Printing the crs is useful because it outputs the code you should use if you want to `set` the CRS.


### Setting the CRS

You can set the CRS of a gdf with the `crs` method.  You would set the CRS if is not defined or if you think it is incorrectly defined.

> In desktop GIS terminology setting the CRS is called `defining the projection`

As an example, let's set the CRS of our data to `None`

In [None]:
# first set the CRS to None
tracts_acs_gdf_ac.crs = None

In [None]:
# Check it again
tracts_acs_gdf_ac.crs

...hummm...

If a variable has a null value (None) then displaying it without printing it won't display anything!

In [None]:
# Check it again
print(tracts_acs_gdf_ac.crs)

In [None]:
# Set it to 4326
tracts_acs_gdf_ac.crs = "epsg:4326"

In [None]:
# Show it
tracts_acs_gdf_ac.crs

Opps, that was wrong, the CRS is `4269`

In [None]:
# Set it to 4269
tracts_acs_gdf_ac.crs = "epsg:4326"

> #### Important note
> - You can `set` the CRS to anything you like - that doesn't make it correct!
> - Setting the CRS does not change the coordinate data.

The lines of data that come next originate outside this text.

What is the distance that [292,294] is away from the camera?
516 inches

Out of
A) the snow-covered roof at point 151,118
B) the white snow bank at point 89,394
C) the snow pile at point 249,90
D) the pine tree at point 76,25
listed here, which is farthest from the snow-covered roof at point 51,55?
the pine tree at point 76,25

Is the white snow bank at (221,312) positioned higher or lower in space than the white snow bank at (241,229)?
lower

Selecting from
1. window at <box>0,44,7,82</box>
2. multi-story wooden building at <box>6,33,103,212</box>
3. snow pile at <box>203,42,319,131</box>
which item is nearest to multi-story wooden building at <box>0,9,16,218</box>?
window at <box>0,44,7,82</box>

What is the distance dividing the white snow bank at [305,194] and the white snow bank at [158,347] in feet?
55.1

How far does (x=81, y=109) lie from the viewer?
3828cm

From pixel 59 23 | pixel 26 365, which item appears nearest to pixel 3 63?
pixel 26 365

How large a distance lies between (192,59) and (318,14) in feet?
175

It just tells the software how to interpret it.

### Transforming or Reprojecting the CRS
You can transform the CRS of a geodataframe with the `to_crs` method.


> In desktop GIS terminology transforming the CRS is called `projecting the data`

When you do this you want to save the output to a new geodataframe.

In [None]:
tracts_acs_ac_utm10 = tracts_acs_gdf_ac.to_crs('epsg:26910')

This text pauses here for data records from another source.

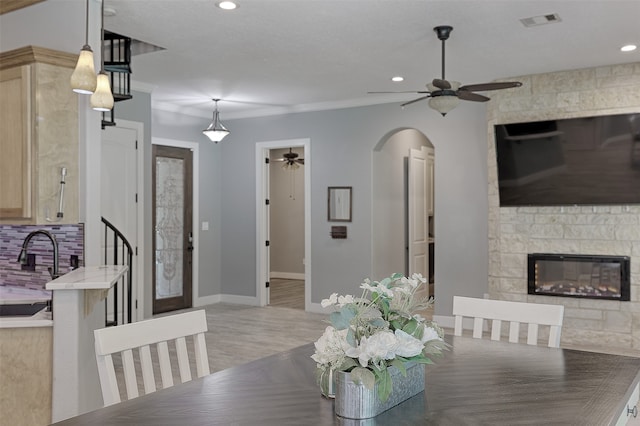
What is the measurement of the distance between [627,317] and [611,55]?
8.21 ft

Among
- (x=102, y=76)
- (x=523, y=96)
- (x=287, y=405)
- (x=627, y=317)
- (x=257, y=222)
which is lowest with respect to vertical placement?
(x=627, y=317)

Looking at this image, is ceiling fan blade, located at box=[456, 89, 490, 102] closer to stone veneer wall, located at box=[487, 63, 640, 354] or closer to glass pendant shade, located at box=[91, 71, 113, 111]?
stone veneer wall, located at box=[487, 63, 640, 354]

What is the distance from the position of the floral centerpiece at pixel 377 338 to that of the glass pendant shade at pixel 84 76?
205 cm

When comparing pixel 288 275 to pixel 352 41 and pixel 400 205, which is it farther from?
pixel 352 41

Now take a look at the CRS.

In [None]:
tracts_acs_ac_utm10.crs

You can see the result immediately by plotting the data.

- What two key differences do you see?

In [None]:
# plot geographic gdf
tracts_acs_gdf_ac.plot();

# plot utm gdf
tracts_acs_ac_utm10.plot();

#### Exercise

In the code cell below:
1. transform the CRS of the `tracts_acs_gdf_ac` geodataframe to the `CA Albers Equal Area` CRS and save it to a new geodataframe
2. display the CRS defintion of the output geodataframe
3. plot the data to see if how the shape and range of coordinate values differ from those for the tracts_acs_gdf_ac and tracts_acs_gdf_ac_3310 geodataframes.





In [None]:
# Your code here

*Double-click here to view the solution*

<!--
tracts_acs_gdf_ac_3310 = tracts_acs_gdf_ac.to_crs('epsg:3310')
tracts_acs_gdf_ac_3310.crs
tracts_acs_gdf_ac_3310.plot()
-->

### Geopandas for Spatial Measurement Calculations

To see the immediate usefulness of this transformation from a geographic to a projected CRS, let's consider our calculation of population density above.

That calculation was based on the ALAND column, or land area in sq meters, that is included in the census tract data.

- What if the data did not contain that column?

If your geodataframe is in a projected CRS that is appropriate for area or distance calculations you can calculate these values for each feature using the `area` or `length` attributes. 

For geodatraframes with polygon geometry,
- `geodataframe_name.area` will return the area of each row's geometry

For geodatraframes with line or polygon geometry,
- `geodataframe_name.length` will return the length (or perimeter) of each row's geometry


The output units will be the units of the CRS.

In [None]:
tracts_acs_ac_utm10.area # returns the area of each feature

In [None]:
tracts_acs_ac_utm10.length # returns the perimeter of each feature in meters

We can also get the total area or length.

In [None]:
tracts_acs_ac_utm10.area.sum()

So if we want to calculate the area of Alameda County, we could do so as follows.

- *Below we use the constants we defined earlier.*

In [None]:
tracts_acs_ac_utm10.area.sum()  / SQMETER_PER_SQKM

How do this value compare to we get above using the column `ALAND`?

In [None]:
tracts_acs_ac_utm10.ALAND.sum() / SQMETER_PER_SQKM

### Getting Help with CRSs and Map Projections

See the [GeoPandas](https://geopandas.org/projections.html) website for more info on managing projections of geodataframes.

As you work with geospatial data in GeoPandas or in any software you will want to transform you data to the CRS that is most appropriate for you work.  

Most spatial analysis operations will assume a projected CRS. For example, you would not want to compute area using a geographic CRS.

For more introductory materials on CRSs and Map Projections see the references listed at the end of ths notebook.